А вообще, выбирая тот или иной проект, я руководствуюсь чувством справедливости, пониманием сущности и содержания права на каком-то подсознательном уровне.
Вот, например, композиторы — откуда к ним приходит музыка? Они обладают особым даром ее слышать. Мне кажется, право сравнимо с музыкой. Оно существует как какой-то эфир, люди его «услышали». Раз люди выжили в древнем мире, значит, они сумели выстроить отношения между собой, хотя никаких писаных правил не было. Право ведь всегда вторично по отношению к жизни. Жизнь формировала и формирует право. Поэтому его мерило — это справедливость.
— Ну и последний вопрос: как отдыхаете от работы?
— Работа поглощает почти все мое время.
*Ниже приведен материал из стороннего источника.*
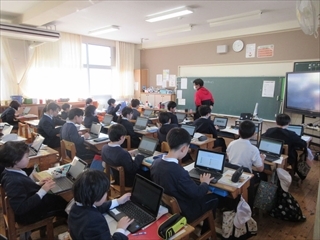 5年の算数の授業です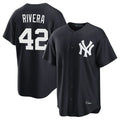 Elroe NY.Yankees #42 Mariano Rivera Player Navy Game Home Stitched Jerseys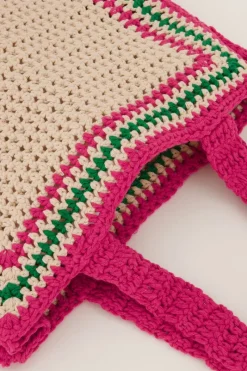 My Jewellery Sac En Crochet Ciao Bella Rose Fashion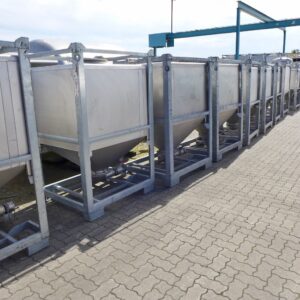 1000 liters tank i 304 rustfritt stål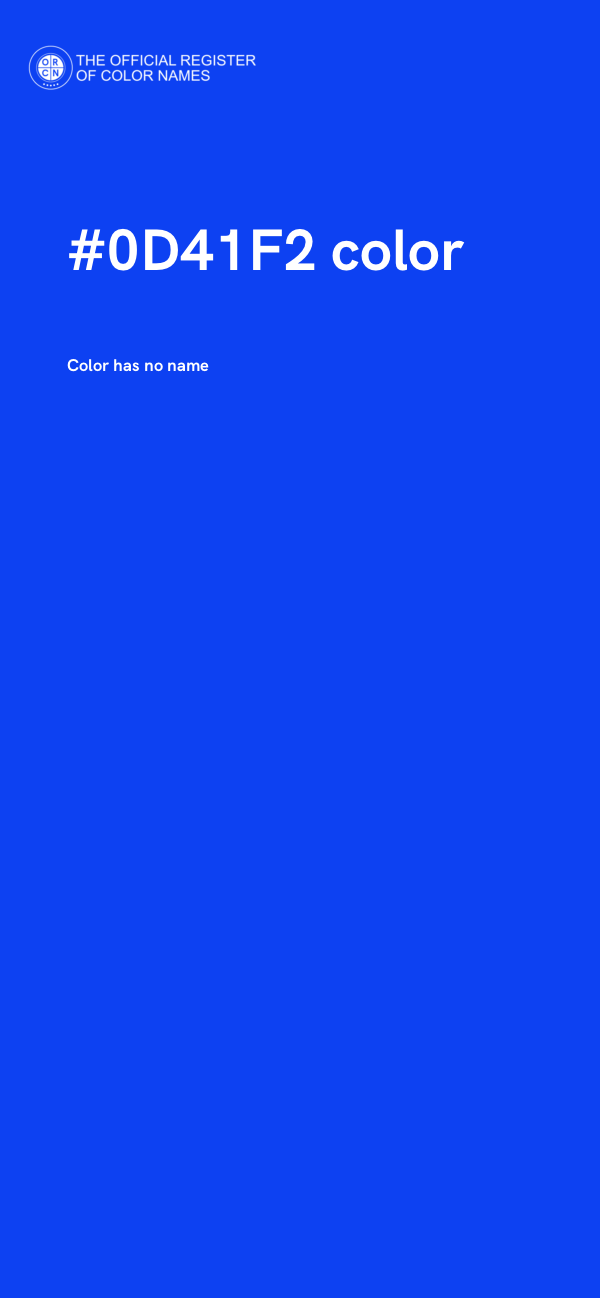 #0D41F2 color image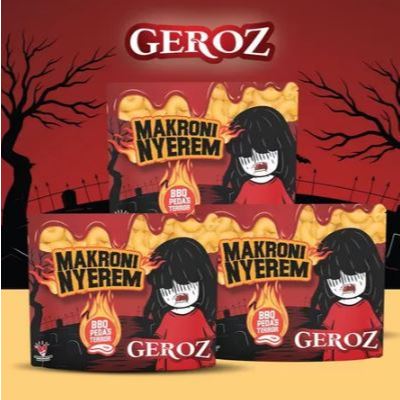 

Geroz - Makroni Nyerem - Rasa BBQ isi 3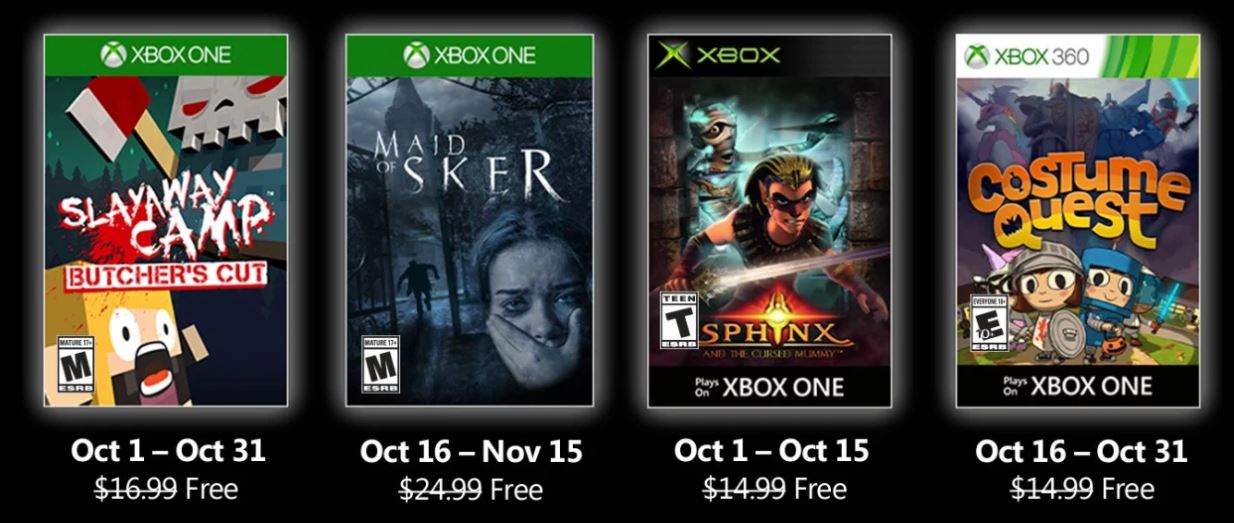 xbox games with gold october 2020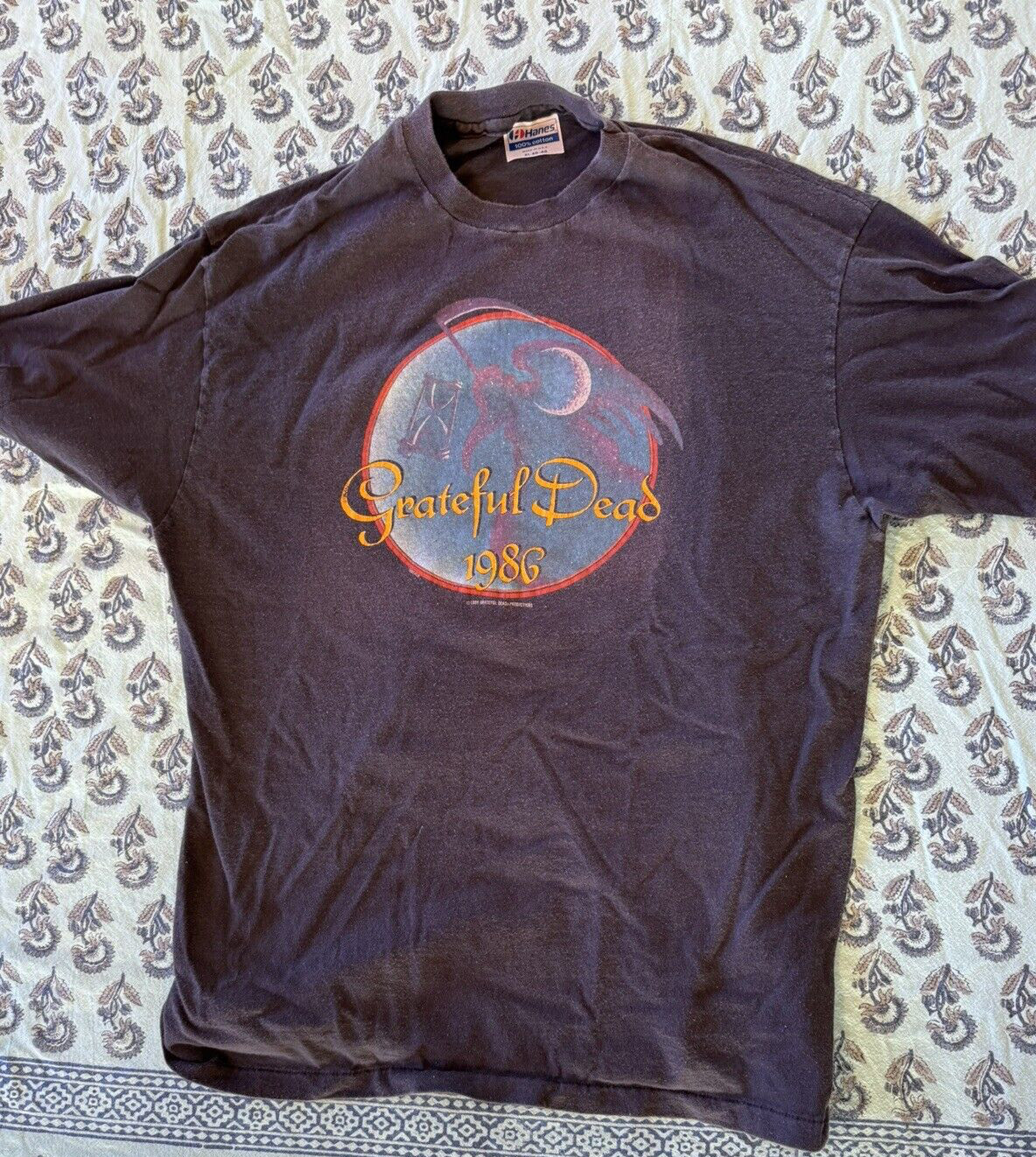 Grateful Dead T Shirt Vintage 1986 New Years Eve Tim Harris GDP XL
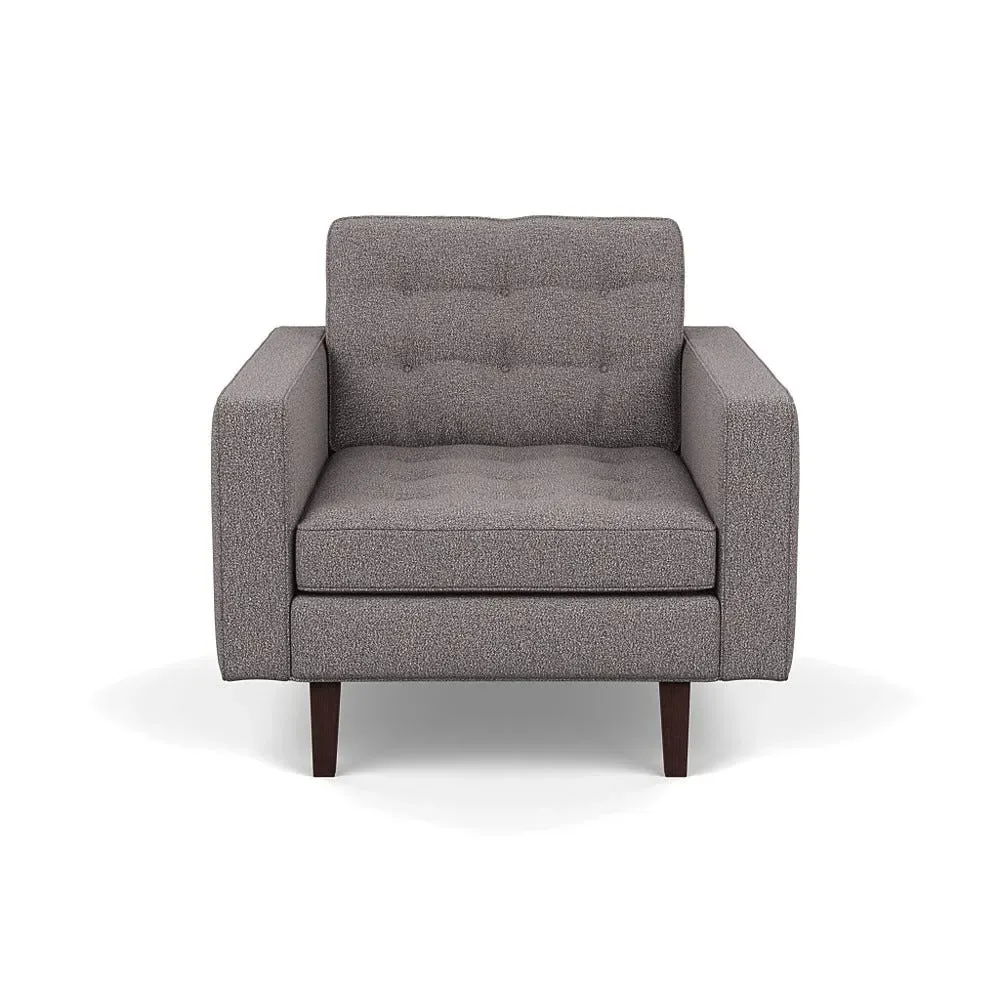 Armchair Loop Design - Grey, Boucle image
Выключить компьютер и уйти с работы, не думая о проектах и клиентах, мне не удается. Хотя очень хочется научиться абстрагироваться. Я завидую людям, которые так умеют.
Иногда я выбираюсь на каток, иногда катаюсь на горных лыжах. Походы в театр и на концерты классической музыки случаются, но не так часто, как хотелось бы.
Хотя в последнее время поняла, что нужно вытаскивать себя из этого замкнутого профессионального круга, — увлеклась занятиями ораторским искусством. Для меня это стало открытием — это особое искусство в эмоциональном и интеллектуальном плане. На занятиях я поняла, что мои мысли и словарный запас стали ограниченными, очень юридическими. (Смеется.)
Первым опытом было чтение стихов. Не поверите, это оказалось очень сложно! Тем
более когда стихотворение нужно выучить наизусть, а в голове мысли о процессах. Но это такая моя перезагрузка.
— Кира Владимировна, большое спасибо за разговор. Желаю успехов в Вашем новом увлечении.
Беседовала Елена Зубова,
заместитель главного редактора журнала «Арбитражная практика для юристов».